## [PROMPT]
Echo the listing below verbatim, beginning with the line containing "At what camera" and continuing through the line containing "which is furthest from (x=217, y=814)?".

## [DATA TO PROCESS]
'''

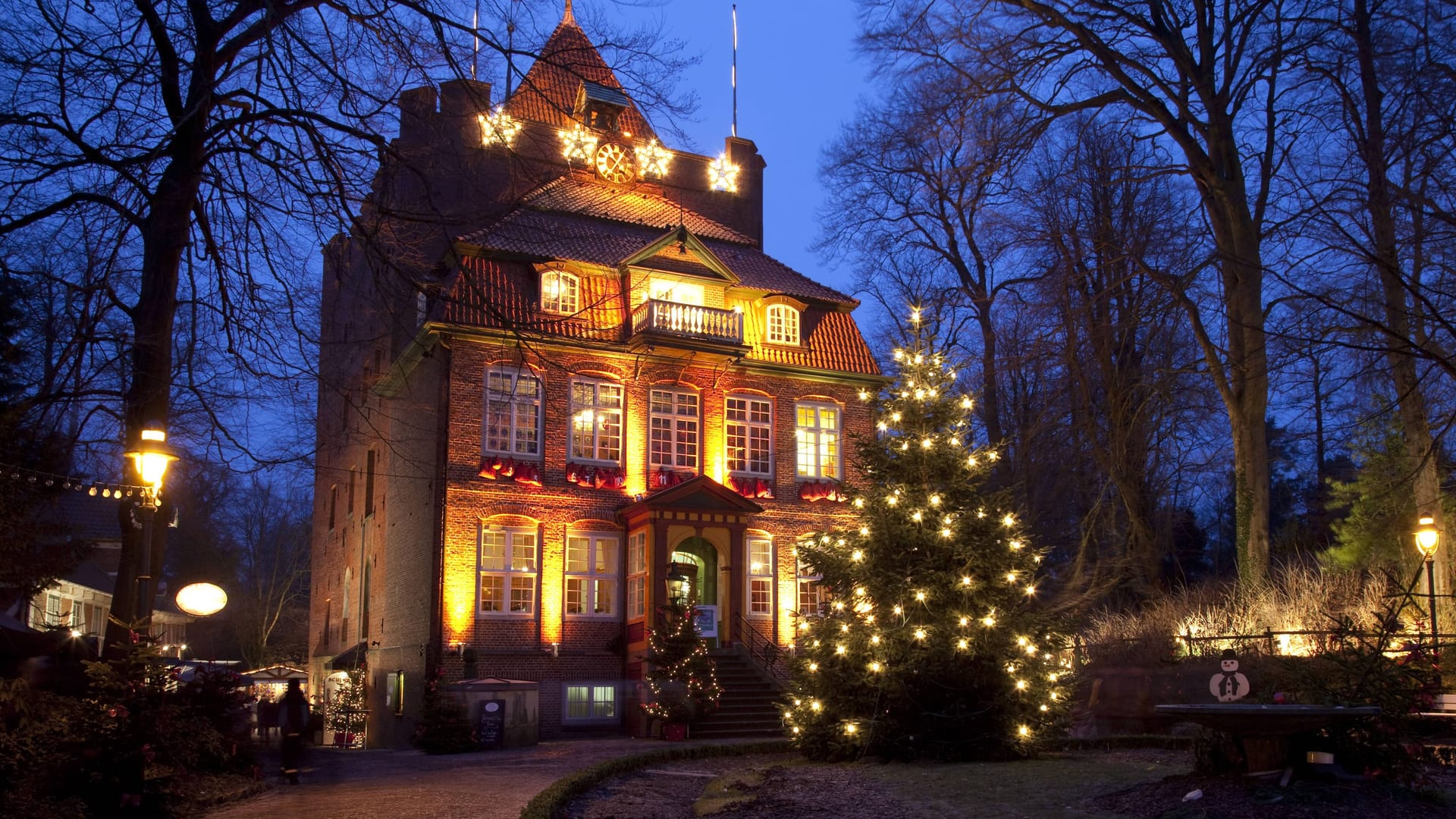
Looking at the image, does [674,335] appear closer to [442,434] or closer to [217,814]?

'''
'''

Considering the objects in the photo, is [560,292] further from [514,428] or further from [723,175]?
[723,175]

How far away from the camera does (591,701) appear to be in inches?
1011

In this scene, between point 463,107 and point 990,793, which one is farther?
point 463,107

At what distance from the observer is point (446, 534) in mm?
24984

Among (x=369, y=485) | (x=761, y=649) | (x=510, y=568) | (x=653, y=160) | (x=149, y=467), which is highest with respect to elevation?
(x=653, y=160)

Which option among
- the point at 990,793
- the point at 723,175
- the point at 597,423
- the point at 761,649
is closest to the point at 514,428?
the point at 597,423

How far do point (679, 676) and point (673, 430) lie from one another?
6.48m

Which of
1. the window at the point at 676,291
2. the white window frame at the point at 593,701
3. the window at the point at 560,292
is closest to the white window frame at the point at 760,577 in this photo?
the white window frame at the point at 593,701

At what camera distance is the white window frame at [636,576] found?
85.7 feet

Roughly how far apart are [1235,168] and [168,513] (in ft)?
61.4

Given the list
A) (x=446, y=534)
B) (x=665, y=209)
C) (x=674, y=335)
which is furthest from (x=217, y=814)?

'''

## [TASK OUTPUT]
At what camera distance is the white window frame at [636,576] found?
85.7 feet

Roughly how far apart are [1235,168] and [168,513] (in ft)?
61.4

Given the list
A) (x=446, y=534)
B) (x=665, y=209)
C) (x=674, y=335)
which is furthest from (x=217, y=814)?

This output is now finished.